-- Begin Data for processing --

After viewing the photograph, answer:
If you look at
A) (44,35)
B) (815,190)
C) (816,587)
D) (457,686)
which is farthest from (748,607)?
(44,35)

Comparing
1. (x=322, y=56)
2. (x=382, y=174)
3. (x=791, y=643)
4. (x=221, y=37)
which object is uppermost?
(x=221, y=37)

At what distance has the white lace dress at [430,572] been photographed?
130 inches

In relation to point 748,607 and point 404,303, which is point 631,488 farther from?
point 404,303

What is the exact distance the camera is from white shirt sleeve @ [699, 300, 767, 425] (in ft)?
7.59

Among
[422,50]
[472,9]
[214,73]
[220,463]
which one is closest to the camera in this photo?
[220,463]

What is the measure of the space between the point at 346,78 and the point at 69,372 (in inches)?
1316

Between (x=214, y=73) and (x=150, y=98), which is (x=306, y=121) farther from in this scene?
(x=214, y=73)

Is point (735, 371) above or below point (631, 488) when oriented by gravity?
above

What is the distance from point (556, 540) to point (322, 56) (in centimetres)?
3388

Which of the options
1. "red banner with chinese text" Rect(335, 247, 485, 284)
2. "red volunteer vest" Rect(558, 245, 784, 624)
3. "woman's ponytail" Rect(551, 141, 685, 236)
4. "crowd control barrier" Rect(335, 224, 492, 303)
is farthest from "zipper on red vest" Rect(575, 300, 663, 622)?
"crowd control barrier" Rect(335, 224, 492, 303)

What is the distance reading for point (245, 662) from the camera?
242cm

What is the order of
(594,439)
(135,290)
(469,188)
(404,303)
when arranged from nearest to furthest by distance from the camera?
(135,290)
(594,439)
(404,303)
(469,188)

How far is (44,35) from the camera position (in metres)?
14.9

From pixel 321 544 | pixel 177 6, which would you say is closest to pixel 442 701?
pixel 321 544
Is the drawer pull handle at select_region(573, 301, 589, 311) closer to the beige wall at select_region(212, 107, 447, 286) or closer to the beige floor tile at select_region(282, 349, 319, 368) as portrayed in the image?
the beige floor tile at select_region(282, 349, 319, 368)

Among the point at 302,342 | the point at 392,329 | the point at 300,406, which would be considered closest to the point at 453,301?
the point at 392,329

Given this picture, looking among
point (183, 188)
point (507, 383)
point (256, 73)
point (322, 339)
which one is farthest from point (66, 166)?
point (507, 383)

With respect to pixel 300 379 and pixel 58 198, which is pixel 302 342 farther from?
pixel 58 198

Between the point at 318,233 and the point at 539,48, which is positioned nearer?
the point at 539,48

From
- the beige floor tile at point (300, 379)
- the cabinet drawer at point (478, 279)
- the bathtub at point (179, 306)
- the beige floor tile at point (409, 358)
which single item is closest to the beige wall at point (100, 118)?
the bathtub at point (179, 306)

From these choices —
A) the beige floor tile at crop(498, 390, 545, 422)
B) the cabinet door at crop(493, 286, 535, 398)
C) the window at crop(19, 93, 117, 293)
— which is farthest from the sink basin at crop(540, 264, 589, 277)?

-- End Data for processing --

» **Exercise directions**: Copy out the material word for word and line for line.

» **Correct response**:
After viewing the photograph, answer:
If you look at
A) (44,35)
B) (815,190)
C) (816,587)
D) (457,686)
which is farthest from (748,607)?
(44,35)

Comparing
1. (x=322, y=56)
2. (x=382, y=174)
3. (x=791, y=643)
4. (x=221, y=37)
which object is uppermost?
(x=221, y=37)

At what distance has the white lace dress at [430,572] been photographed?
130 inches

In relation to point 748,607 and point 404,303, which is point 631,488 farther from?
point 404,303

What is the exact distance the camera is from white shirt sleeve @ [699, 300, 767, 425] (in ft)?
7.59

Among
[422,50]
[472,9]
[214,73]
[220,463]
which one is closest to the camera in this photo?
[220,463]

What is the measure of the space between the point at 346,78 and the point at 69,372 (in inches)?
1316

Between (x=214, y=73) and (x=150, y=98), which is (x=306, y=121) farther from in this scene?
(x=214, y=73)

Is point (735, 371) above or below point (631, 488) when oriented by gravity?
above

What is the distance from point (556, 540) to point (322, 56) (in centimetres)?
3388

Which of the options
1. "red banner with chinese text" Rect(335, 247, 485, 284)
2. "red volunteer vest" Rect(558, 245, 784, 624)
3. "woman's ponytail" Rect(551, 141, 685, 236)
4. "crowd control barrier" Rect(335, 224, 492, 303)
is farthest from "zipper on red vest" Rect(575, 300, 663, 622)?
"crowd control barrier" Rect(335, 224, 492, 303)

What is the distance reading for point (245, 662) from the camera?
242cm

What is the order of
(594,439)
(135,290)
(469,188)
(404,303)
when arranged from nearest to furthest by distance from the camera?
(135,290)
(594,439)
(404,303)
(469,188)

How far is (44,35) from the camera position (in metres)?
14.9

From pixel 321 544 | pixel 177 6, which would you say is closest to pixel 442 701?
pixel 321 544
Is the drawer pull handle at select_region(573, 301, 589, 311) closer to the beige wall at select_region(212, 107, 447, 286) or closer to the beige floor tile at select_region(282, 349, 319, 368) as portrayed in the image?
the beige floor tile at select_region(282, 349, 319, 368)

Among the point at 302,342 | the point at 392,329 | the point at 300,406, which would be considered closest to the point at 453,301?
the point at 392,329

Given this picture, looking among
point (183, 188)
point (507, 383)
point (256, 73)
point (322, 339)
which one is farthest from point (66, 166)?
point (507, 383)

With respect to pixel 300 379 and pixel 58 198, which is pixel 302 342 farther from?
pixel 58 198

Between the point at 318,233 and the point at 539,48, which is positioned nearer?
the point at 539,48

From
- the beige floor tile at point (300, 379)
- the cabinet drawer at point (478, 279)
- the bathtub at point (179, 306)
- the beige floor tile at point (409, 358)
which single item is closest to the beige wall at point (100, 118)?
the bathtub at point (179, 306)

From these choices —
A) the beige floor tile at crop(498, 390, 545, 422)
B) the cabinet door at crop(493, 286, 535, 398)
C) the window at crop(19, 93, 117, 293)
— which is farthest from the sink basin at crop(540, 264, 589, 277)?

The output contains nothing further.